A trial in the case Students for Fair Admissions, Inc. v. Harvard is slated to begin in mid-October in federal district court in Boston. Before then, Judge Allison Burroughs will decide motions for summary judgment submitted by both the plaintiff and Harvard. While unlikely, these pre-trial motions potentially could dispose of all the issues in the case without the necessity of a trial.
Background: In November 2014, Students for Fair Admissions, an organization created by anti-race-conscious admissions activist Edward Blum, sued Harvard, alleging that the university discriminates against Asian-Americans and seeking to prevent Harvard and other colleges and universities from using race as part of their holistic review of applicants.
You may remember Blum as the person who recruited Abigail Fisher to sue the University of Texas at Austin and supported her challenge to its admissions policies, culminating in two trips to the U.S. Supreme Court (Fisher I and Fisher II). When the Supreme Court ruled in Fisher II in 2016, it marked the fourth time in four decades that the high court reaffirmed that the educational benefit of a diverse student body is a compelling government interest that can justify the narrowly tailored consideration of race.
Our amicus brief: Our submission does not parse the particulars of the Harvard case; rather, it speaks to issues of diversity and admissions in higher education overall, along with the institutional benefits that come with the freedom to craft a holistic, individualized review of applicants. This is an argument we, along with many of you, have made time and time again.
It is our strong belief that Blum is using this lawsuit to again try to achieve the sweeping relief sought—and denied—in Texas: the end of the consideration of race in college admissions and the restriction of a university’s ability to assemble a diverse student body. Here, he attacks the “Harvard model” that Justice Lewis F. Powell Jr. specifically cited in the 1978 landmark case Regents of the University of California v. Bakke as an exemplar of race-conscious admissions.
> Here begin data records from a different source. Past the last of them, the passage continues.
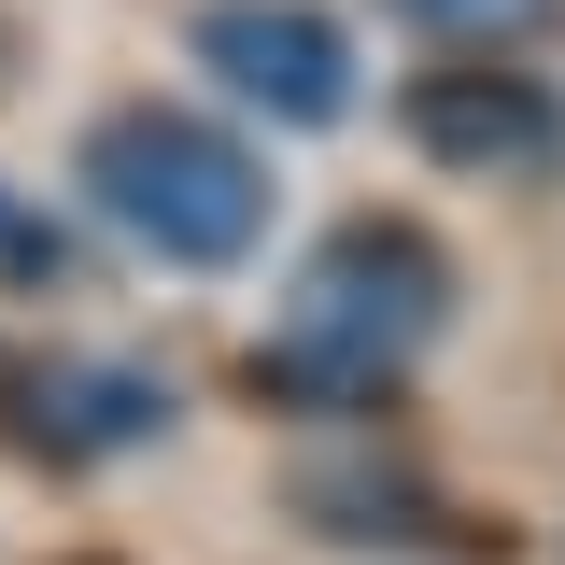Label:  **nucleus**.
<instances>
[{
    "instance_id": "nucleus-1",
    "label": "nucleus",
    "mask_w": 565,
    "mask_h": 565,
    "mask_svg": "<svg viewBox=\"0 0 565 565\" xmlns=\"http://www.w3.org/2000/svg\"><path fill=\"white\" fill-rule=\"evenodd\" d=\"M438 326H452V255L424 241L411 212H353L297 269L282 340L255 353V396H282V411H367Z\"/></svg>"
},
{
    "instance_id": "nucleus-2",
    "label": "nucleus",
    "mask_w": 565,
    "mask_h": 565,
    "mask_svg": "<svg viewBox=\"0 0 565 565\" xmlns=\"http://www.w3.org/2000/svg\"><path fill=\"white\" fill-rule=\"evenodd\" d=\"M71 184L128 226L156 269H241L255 241H269V170H255V141H226L212 114L184 99H114L85 156H71Z\"/></svg>"
},
{
    "instance_id": "nucleus-3",
    "label": "nucleus",
    "mask_w": 565,
    "mask_h": 565,
    "mask_svg": "<svg viewBox=\"0 0 565 565\" xmlns=\"http://www.w3.org/2000/svg\"><path fill=\"white\" fill-rule=\"evenodd\" d=\"M199 71L241 114H269V128H340L353 114V43H340V14H311V0H212Z\"/></svg>"
},
{
    "instance_id": "nucleus-4",
    "label": "nucleus",
    "mask_w": 565,
    "mask_h": 565,
    "mask_svg": "<svg viewBox=\"0 0 565 565\" xmlns=\"http://www.w3.org/2000/svg\"><path fill=\"white\" fill-rule=\"evenodd\" d=\"M411 141L438 170H481V184H523V170H565V99L509 57H452V71H411Z\"/></svg>"
},
{
    "instance_id": "nucleus-5",
    "label": "nucleus",
    "mask_w": 565,
    "mask_h": 565,
    "mask_svg": "<svg viewBox=\"0 0 565 565\" xmlns=\"http://www.w3.org/2000/svg\"><path fill=\"white\" fill-rule=\"evenodd\" d=\"M156 424H170V382H156V367H114V353H57V367H14V382H0V438L43 452V467L141 452Z\"/></svg>"
},
{
    "instance_id": "nucleus-6",
    "label": "nucleus",
    "mask_w": 565,
    "mask_h": 565,
    "mask_svg": "<svg viewBox=\"0 0 565 565\" xmlns=\"http://www.w3.org/2000/svg\"><path fill=\"white\" fill-rule=\"evenodd\" d=\"M297 509H311L326 537H438V523H424V494L396 481V467H311Z\"/></svg>"
},
{
    "instance_id": "nucleus-7",
    "label": "nucleus",
    "mask_w": 565,
    "mask_h": 565,
    "mask_svg": "<svg viewBox=\"0 0 565 565\" xmlns=\"http://www.w3.org/2000/svg\"><path fill=\"white\" fill-rule=\"evenodd\" d=\"M424 43H467V57H494V43H523V29H552L565 0H396Z\"/></svg>"
},
{
    "instance_id": "nucleus-8",
    "label": "nucleus",
    "mask_w": 565,
    "mask_h": 565,
    "mask_svg": "<svg viewBox=\"0 0 565 565\" xmlns=\"http://www.w3.org/2000/svg\"><path fill=\"white\" fill-rule=\"evenodd\" d=\"M0 269H14V282H57V269H71V241L43 226V212H14V199H0Z\"/></svg>"
}]
</instances>
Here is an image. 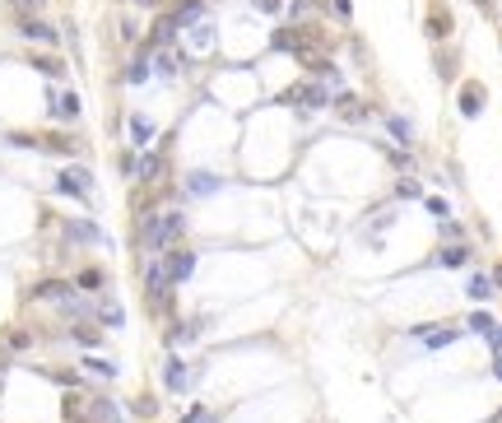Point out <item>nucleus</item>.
Here are the masks:
<instances>
[{
	"instance_id": "f257e3e1",
	"label": "nucleus",
	"mask_w": 502,
	"mask_h": 423,
	"mask_svg": "<svg viewBox=\"0 0 502 423\" xmlns=\"http://www.w3.org/2000/svg\"><path fill=\"white\" fill-rule=\"evenodd\" d=\"M182 233H187V219L173 209V214H144L135 237H140V247H149V251H168Z\"/></svg>"
},
{
	"instance_id": "f03ea898",
	"label": "nucleus",
	"mask_w": 502,
	"mask_h": 423,
	"mask_svg": "<svg viewBox=\"0 0 502 423\" xmlns=\"http://www.w3.org/2000/svg\"><path fill=\"white\" fill-rule=\"evenodd\" d=\"M144 288H149V307L154 312H173V279L163 275V261L144 270Z\"/></svg>"
},
{
	"instance_id": "7ed1b4c3",
	"label": "nucleus",
	"mask_w": 502,
	"mask_h": 423,
	"mask_svg": "<svg viewBox=\"0 0 502 423\" xmlns=\"http://www.w3.org/2000/svg\"><path fill=\"white\" fill-rule=\"evenodd\" d=\"M279 103H298V107H307V112H321L330 103V94L321 89V79H316V84H298V89L279 94Z\"/></svg>"
},
{
	"instance_id": "20e7f679",
	"label": "nucleus",
	"mask_w": 502,
	"mask_h": 423,
	"mask_svg": "<svg viewBox=\"0 0 502 423\" xmlns=\"http://www.w3.org/2000/svg\"><path fill=\"white\" fill-rule=\"evenodd\" d=\"M19 37H28V42H42V47H56V42H61V33L51 28L47 19H37V15H19Z\"/></svg>"
},
{
	"instance_id": "39448f33",
	"label": "nucleus",
	"mask_w": 502,
	"mask_h": 423,
	"mask_svg": "<svg viewBox=\"0 0 502 423\" xmlns=\"http://www.w3.org/2000/svg\"><path fill=\"white\" fill-rule=\"evenodd\" d=\"M89 187H94V173L89 168H65L56 177V191L61 196H75V200H89Z\"/></svg>"
},
{
	"instance_id": "423d86ee",
	"label": "nucleus",
	"mask_w": 502,
	"mask_h": 423,
	"mask_svg": "<svg viewBox=\"0 0 502 423\" xmlns=\"http://www.w3.org/2000/svg\"><path fill=\"white\" fill-rule=\"evenodd\" d=\"M28 298L33 302H65V298H75V284L70 279H42V284L28 288Z\"/></svg>"
},
{
	"instance_id": "0eeeda50",
	"label": "nucleus",
	"mask_w": 502,
	"mask_h": 423,
	"mask_svg": "<svg viewBox=\"0 0 502 423\" xmlns=\"http://www.w3.org/2000/svg\"><path fill=\"white\" fill-rule=\"evenodd\" d=\"M191 270H196V256H191V251H163V275H168V279L173 284H182V279H191Z\"/></svg>"
},
{
	"instance_id": "6e6552de",
	"label": "nucleus",
	"mask_w": 502,
	"mask_h": 423,
	"mask_svg": "<svg viewBox=\"0 0 502 423\" xmlns=\"http://www.w3.org/2000/svg\"><path fill=\"white\" fill-rule=\"evenodd\" d=\"M414 335H419L428 349H447V345H456V340H460V330H456V326H419Z\"/></svg>"
},
{
	"instance_id": "1a4fd4ad",
	"label": "nucleus",
	"mask_w": 502,
	"mask_h": 423,
	"mask_svg": "<svg viewBox=\"0 0 502 423\" xmlns=\"http://www.w3.org/2000/svg\"><path fill=\"white\" fill-rule=\"evenodd\" d=\"M428 37H433V42L451 37V10H447L442 0H433V10H428Z\"/></svg>"
},
{
	"instance_id": "9d476101",
	"label": "nucleus",
	"mask_w": 502,
	"mask_h": 423,
	"mask_svg": "<svg viewBox=\"0 0 502 423\" xmlns=\"http://www.w3.org/2000/svg\"><path fill=\"white\" fill-rule=\"evenodd\" d=\"M484 84H460V116H479V112H484Z\"/></svg>"
},
{
	"instance_id": "9b49d317",
	"label": "nucleus",
	"mask_w": 502,
	"mask_h": 423,
	"mask_svg": "<svg viewBox=\"0 0 502 423\" xmlns=\"http://www.w3.org/2000/svg\"><path fill=\"white\" fill-rule=\"evenodd\" d=\"M135 177L140 182H158L163 177V149H149L144 158H135Z\"/></svg>"
},
{
	"instance_id": "f8f14e48",
	"label": "nucleus",
	"mask_w": 502,
	"mask_h": 423,
	"mask_svg": "<svg viewBox=\"0 0 502 423\" xmlns=\"http://www.w3.org/2000/svg\"><path fill=\"white\" fill-rule=\"evenodd\" d=\"M47 107H51V116H56V121H75L79 116V98L75 94H47Z\"/></svg>"
},
{
	"instance_id": "ddd939ff",
	"label": "nucleus",
	"mask_w": 502,
	"mask_h": 423,
	"mask_svg": "<svg viewBox=\"0 0 502 423\" xmlns=\"http://www.w3.org/2000/svg\"><path fill=\"white\" fill-rule=\"evenodd\" d=\"M270 51H288V56H298L302 51V28H279L270 37Z\"/></svg>"
},
{
	"instance_id": "4468645a",
	"label": "nucleus",
	"mask_w": 502,
	"mask_h": 423,
	"mask_svg": "<svg viewBox=\"0 0 502 423\" xmlns=\"http://www.w3.org/2000/svg\"><path fill=\"white\" fill-rule=\"evenodd\" d=\"M438 266H447V270L470 266V247H465V242H451V247H442V251H438Z\"/></svg>"
},
{
	"instance_id": "2eb2a0df",
	"label": "nucleus",
	"mask_w": 502,
	"mask_h": 423,
	"mask_svg": "<svg viewBox=\"0 0 502 423\" xmlns=\"http://www.w3.org/2000/svg\"><path fill=\"white\" fill-rule=\"evenodd\" d=\"M28 65H33V70H42L47 79H61L65 75V61H61V56H47V51H33Z\"/></svg>"
},
{
	"instance_id": "dca6fc26",
	"label": "nucleus",
	"mask_w": 502,
	"mask_h": 423,
	"mask_svg": "<svg viewBox=\"0 0 502 423\" xmlns=\"http://www.w3.org/2000/svg\"><path fill=\"white\" fill-rule=\"evenodd\" d=\"M187 363H177V359H168L163 363V386H168V391H187Z\"/></svg>"
},
{
	"instance_id": "f3484780",
	"label": "nucleus",
	"mask_w": 502,
	"mask_h": 423,
	"mask_svg": "<svg viewBox=\"0 0 502 423\" xmlns=\"http://www.w3.org/2000/svg\"><path fill=\"white\" fill-rule=\"evenodd\" d=\"M219 187H223V182H219L214 173H191V177H187V191H191V196H214Z\"/></svg>"
},
{
	"instance_id": "a211bd4d",
	"label": "nucleus",
	"mask_w": 502,
	"mask_h": 423,
	"mask_svg": "<svg viewBox=\"0 0 502 423\" xmlns=\"http://www.w3.org/2000/svg\"><path fill=\"white\" fill-rule=\"evenodd\" d=\"M65 237H70V242H103V233H98L94 223H84V219L65 223Z\"/></svg>"
},
{
	"instance_id": "6ab92c4d",
	"label": "nucleus",
	"mask_w": 502,
	"mask_h": 423,
	"mask_svg": "<svg viewBox=\"0 0 502 423\" xmlns=\"http://www.w3.org/2000/svg\"><path fill=\"white\" fill-rule=\"evenodd\" d=\"M200 19H205V0H187V5L173 15V24L177 28H187V24H200Z\"/></svg>"
},
{
	"instance_id": "aec40b11",
	"label": "nucleus",
	"mask_w": 502,
	"mask_h": 423,
	"mask_svg": "<svg viewBox=\"0 0 502 423\" xmlns=\"http://www.w3.org/2000/svg\"><path fill=\"white\" fill-rule=\"evenodd\" d=\"M154 70H158L163 79H173L177 70H182V61L173 56V47H158V56H154Z\"/></svg>"
},
{
	"instance_id": "412c9836",
	"label": "nucleus",
	"mask_w": 502,
	"mask_h": 423,
	"mask_svg": "<svg viewBox=\"0 0 502 423\" xmlns=\"http://www.w3.org/2000/svg\"><path fill=\"white\" fill-rule=\"evenodd\" d=\"M70 335H75V345H84V349L103 345V330H98V326H89V321H79V326L70 330Z\"/></svg>"
},
{
	"instance_id": "4be33fe9",
	"label": "nucleus",
	"mask_w": 502,
	"mask_h": 423,
	"mask_svg": "<svg viewBox=\"0 0 502 423\" xmlns=\"http://www.w3.org/2000/svg\"><path fill=\"white\" fill-rule=\"evenodd\" d=\"M465 293H470L474 302H484L488 293H493V279H488V275H470V284H465Z\"/></svg>"
},
{
	"instance_id": "5701e85b",
	"label": "nucleus",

No doubt, the retirement of Justice Anthony M. Kennedy is seen as an opportunity to torpedo the basic framework for holistic review of applications for admission and upend an approach that has been widely adopted throughout higher education. This case could easily go on for years. We will be attentive throughout this case to ensure the safeguards to these admissions policies provided by the Supreme Court remain in place.